I was certainly not in the "jump on the bandwagon" crowd with last week's rally kicked off. I picked up shares in companies that did have slower downside action and the more rounded lows I spoke about throughout the first half of June, but I was prepared to be "unsurprised" should the market make a stronger test of the daily support prior to the end of the month. The market, however, had other plans and never even developed a larger intraday strategy for such a retest of lows to unfold.

When watching the lows develop, the Nasdaq ($COMPX) stood out. Instead of pulling back into the final week of June like the S&P 500 ($SPX) and Dow Jones Ind. Average ($DJI), it hugged its 20-day moving average. This gave it a stronger chance, as I expressed at the time, of being the one to manage the best breakout on the upside should it occur. And, in fact, it outstripped the weekly gains this past week in the both the S&P 500 ($SPX) and Dow Jones Ind.

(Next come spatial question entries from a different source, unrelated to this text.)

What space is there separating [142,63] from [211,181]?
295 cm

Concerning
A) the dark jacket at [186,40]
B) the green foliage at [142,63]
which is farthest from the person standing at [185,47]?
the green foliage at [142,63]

Average ($DJI), rallying 6.2% compared to the "mere" 5.6% and 5.4% gains in the other two, respectively.

Dow Jones Industrial Average (Figure 1)

Holy ISM Batman!

The market was showing continued strength on Friday even before the opening bell rang. Once again the index futures were basing along the highs of the week with no sign of slowing. The lower trend channel served as support (as shown in Figure 3 of the NQ). While it was not surprising to see higher highs develop on Friday, what was a surprise was how quickly those highs were made and how strong the move was. Instead of seeing the pace of the buying slow ahead of the weekend, the indices experienced another surge that took them once again to the upper end of the weekly trading channel.